Phospho-(Ser/Thr) ATM/ATR Substrate (4F7) Rabbit mAb detects endogenous levels of proteins containing the ATM/ATR substrate motif. This antibody preferentially binds peptides and proteins that contain phospho-Ser/Thr preceded by Leu or similar hydrophobic amino acids at the -1 position and followed by Gln at the +1 position.
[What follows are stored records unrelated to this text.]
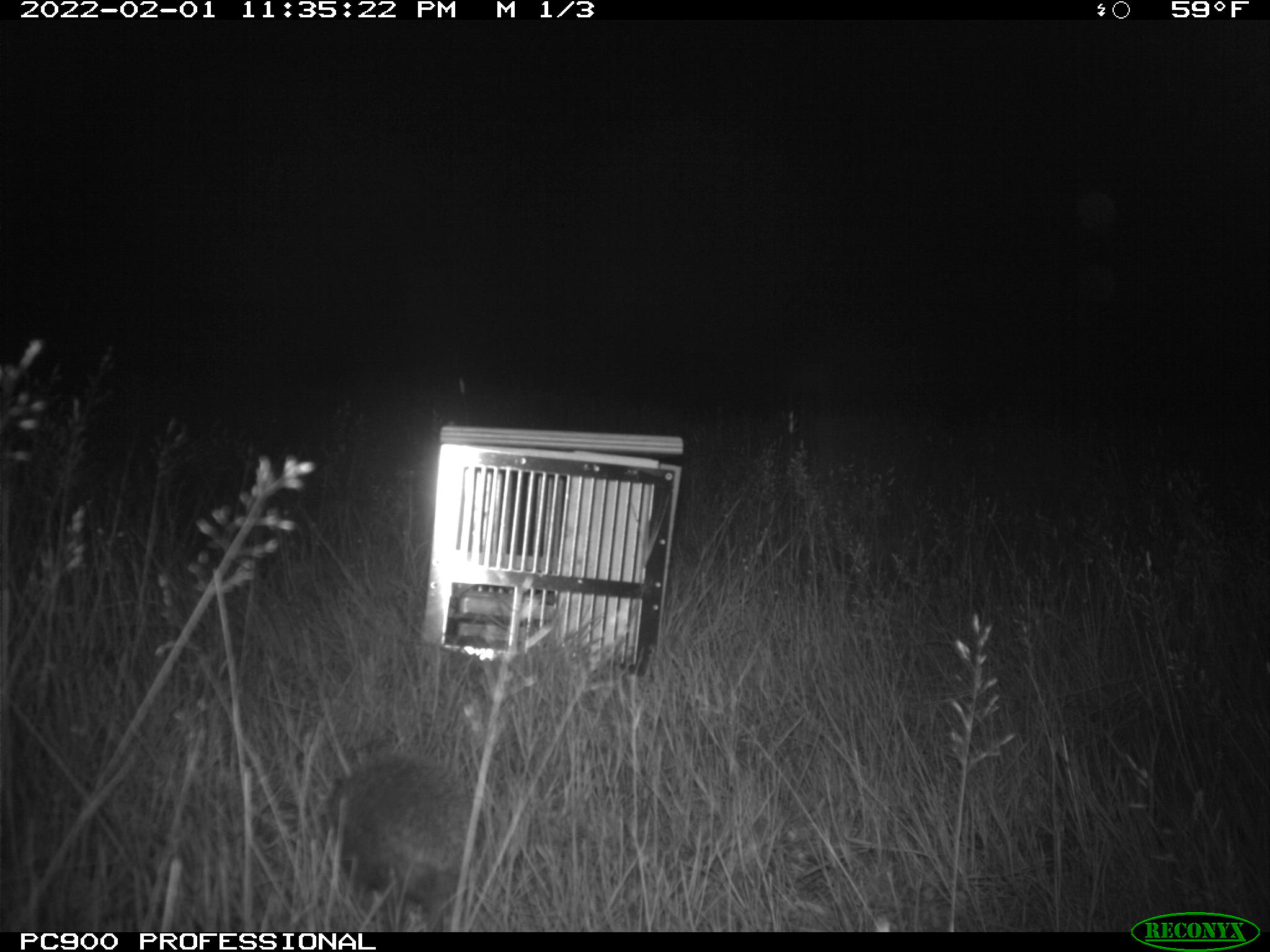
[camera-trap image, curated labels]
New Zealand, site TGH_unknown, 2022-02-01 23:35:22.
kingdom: Animalia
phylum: Chordata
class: Mammalia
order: Eulipotyphla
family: Erinaceidae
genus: Erinaceus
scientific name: Erinaceus europaeus europaeus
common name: european hedgehog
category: hedgehog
Hedgehog (european hedgehog) (Erinaceus europaeus europaeus).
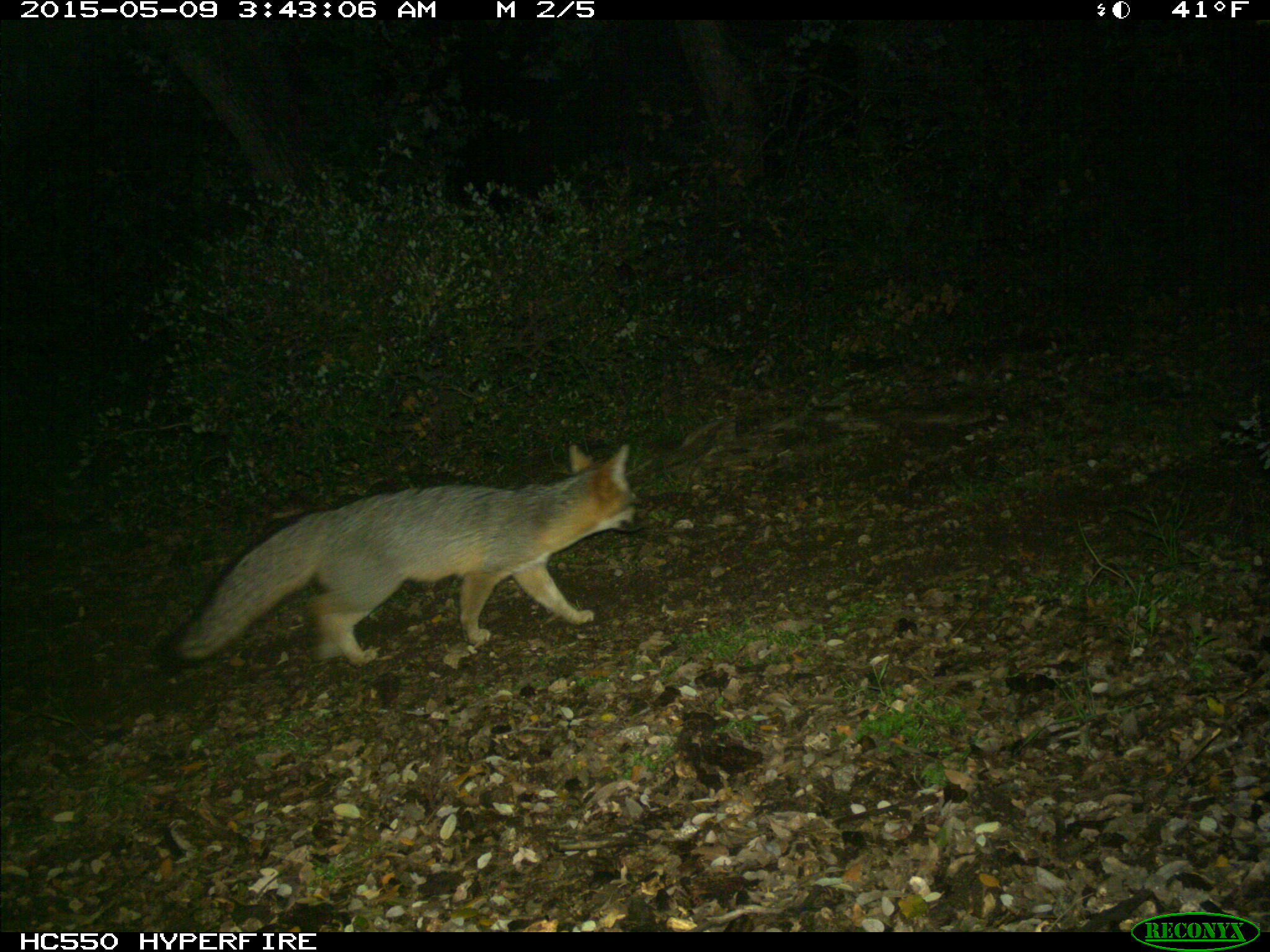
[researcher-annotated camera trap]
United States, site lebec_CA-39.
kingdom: Animalia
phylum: Chordata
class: Mammalia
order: Carnivora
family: Canidae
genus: Urocyon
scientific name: Urocyon cinereoargenteus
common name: gray fox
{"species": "Urocyon cinereoargenteus (gray fox)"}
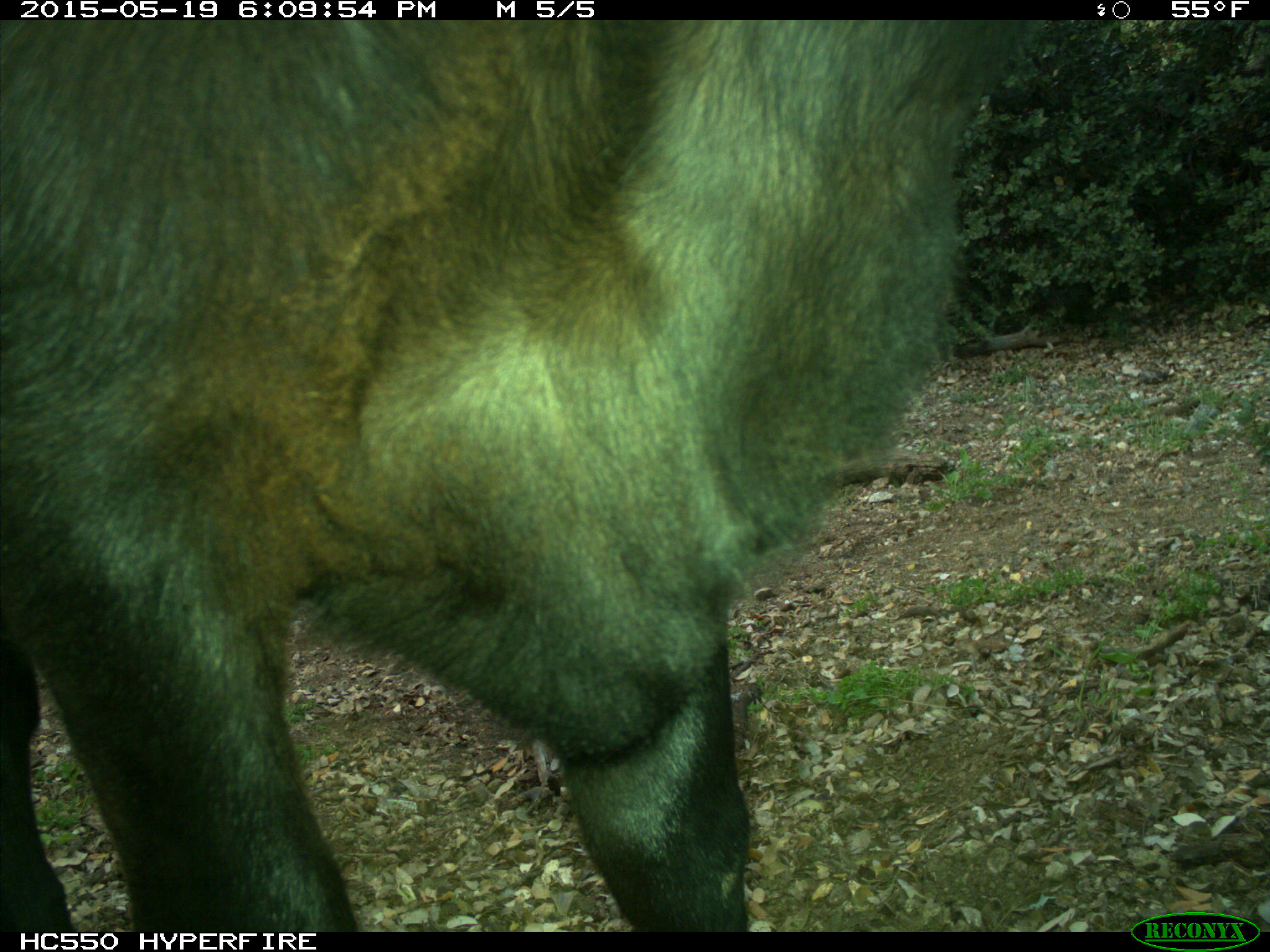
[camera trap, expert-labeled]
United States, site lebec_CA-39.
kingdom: Animalia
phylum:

The antibody does not cross-react with corresponding nonphosphorylated sequences or with other phospho-Ser/Thr-containing motifs. (U.S. Patent No's.: 6,441,140; 6,982,318; 7,259,022; 7,344,714; U.S.S.N. 11,484,485; and all foreign equivalents.)
Source / Purification
Monoclonal antibody is produced by immunizing animals with synthetic phospho-ATM/ATR substrate peptides.
Background
Ataxia telangiectasia mutated kinase (ATM) and ataxia telangiectasia and Rad3-related kinase (ATR) are related kinases that regulate cell cycle checkpoints and DNA repair (1). The identified substrates for ATM are p53, p95/NBS1, MDM2, Chk2, BRCA1, CtIP, 4E-BP1, and Chk1 (1,2) The essential requirement for the substrates of ATM/ATR is S*/T*Q. Hydrophobic amino acids at positions -3 and -1, and negatively charged amino acids at position +1 are positive determinants for substrate recognition by these kinases. Positively charged residues surrounding the S*/T*Q are negative determinants for substrate phosphorylation (3). The complex phenotype of AT cells suggests that it likely has additional substrates (3). To better understand the kinase and identify substrates for ATM and the related kinase ATR, CST has developed antibodies that recognize phosphorylated serine or threonine in the S*/T*Q motif.
Storage:Supplied in 10 mM sodium HEPES (pH 7.5), 150 mM NaCl, 100 µg/ml BSA, 50% glycerol and less than 0.02% sodium azide. Store at –20°C. Do not aliquot the antibody.